In Italia puoi diventare anestesista, chirurgo, radiologo, infettivologo anche sulla semplice base delle relazioni personali: una raccomandazione e via! Sei, cinque, anche quattro anni ed hai finito. Poi, con qualche telefonatina strategicamente congegnata, riesci pure a conseguire un bel posto di lavoro. Nessuno che garantisca la qualità e serietà della tua preparazione e che ti valuti indipendentemente per le tue reali conoscenze teoriche e capacità…
E allora che succede? Che il cancro della mentalità mafiosa, quello che Roger Abravanel nel suo libro "Meritocrazia" definisce “familismo amorale” (tendenza in base alla quale individui appartenenti ad una comunità tentano di massimizzare solamente i vantaggi materiali e immediati del proprio nucleo familiare, supponendo che tutti gli altri si comportino alla stessa maniera) e del menefreghismo imperante, si insinua in modo subdolo avvelenando le nostre corsie, si scontra con le frustrazioni di quei colleghi appassionati, zelanti e studiosi che tutti giorni lottano nella speranza di un Paese ed una sanità migliore.

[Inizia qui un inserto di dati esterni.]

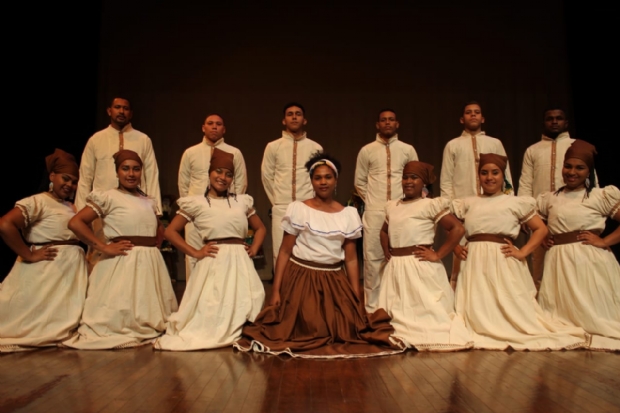 Grupo Siriri Flor do Campo apresenta espetculo Negritude sobre a riqueza cultural dos negros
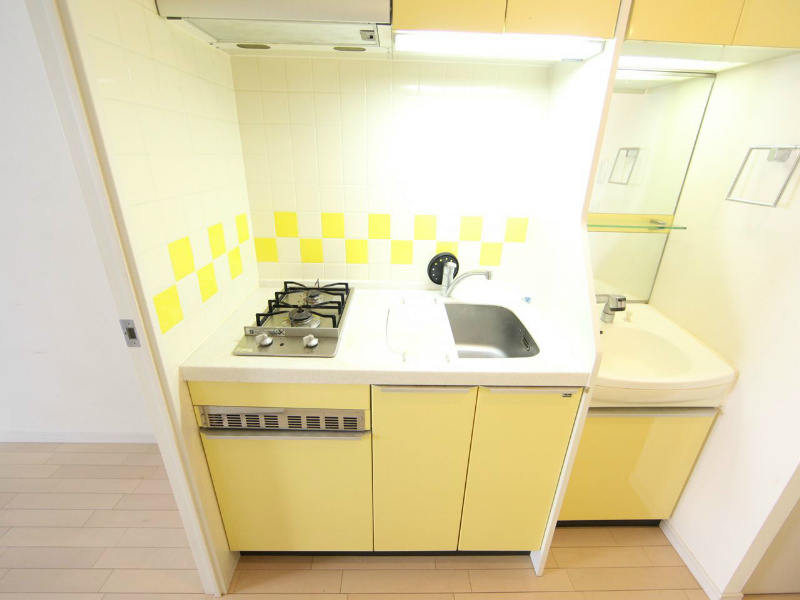 キッチン　システムキッチン（ガス2口）家具家電ご用意できます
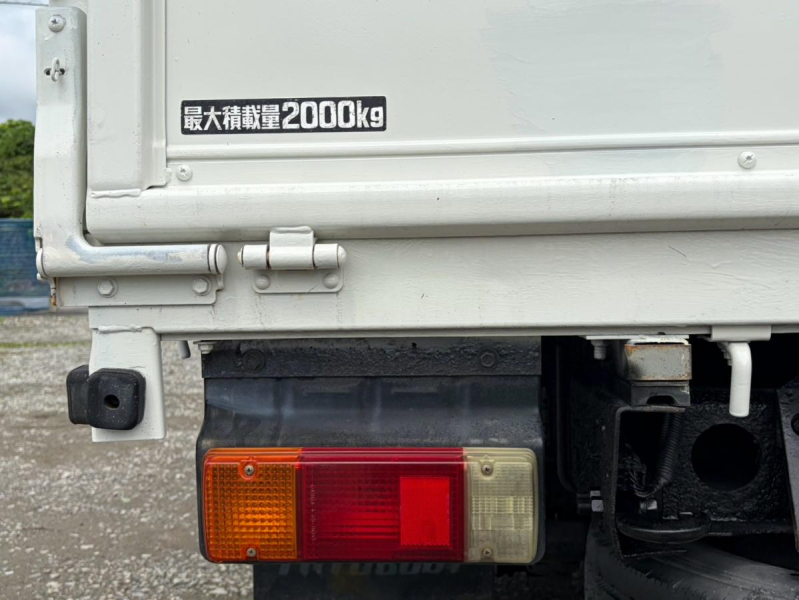 10尺 全低床 2トン積載  3方開 5速MT スタッドレスタイヤ ETC|中古トラックの販売・買取・査定のアイナビ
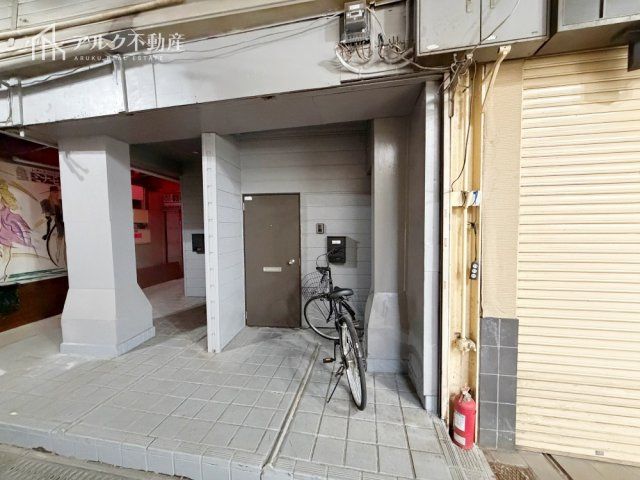Renovated 3LDK Shop House Near Kuise Station, Amagasaki - Thumbnail 2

Vorrei che l’Italia capisse, una volta per tutte, di essere da tempo diventata un paese con enorme spreco di risorse umane. Dove, nel caso della medicina, dovrebbero essere invece imposti, da organi nazionali super partes che si fanno garanti di qualità, standard clinici e accademici (traning obbligatori ed esami clinici rigorosi) dai quali non si possa prescindere.
Vorrei che la fiducia nel concetto del merito, e nelle istituzioni che ne sono garanti, tornasse a vibrare nelle menti di milioni di italiani che urlano, in queste ore, indignati per un paese alla deriva.
Vorrei uno stato forte, capace di autoregolamentarsi e di infondere nuova linfa alla credibilità e all’autorevolezza delle istituzioni, necessarie per generare fiducia in una possibilità di sviluppo alternativo a quello della “famiglia” intesa in senso mafioso.
Finché tutto questo mancherà, l’Italia sarà in balia di una classe politica berlusconeggiante, o inebetita e spersonalizzata come quella pseudosinistrorsa.
Son sicura che queste righe susciteranno indignazione tra i ben pensanti accademici locali. Poco mi interessa. Sono riflessioni di chi, lavorando fuori e confrontandosi con altre realtà, avverte con sconforto l’inarrestabile declino di una nazione un tempo vanto del mondo.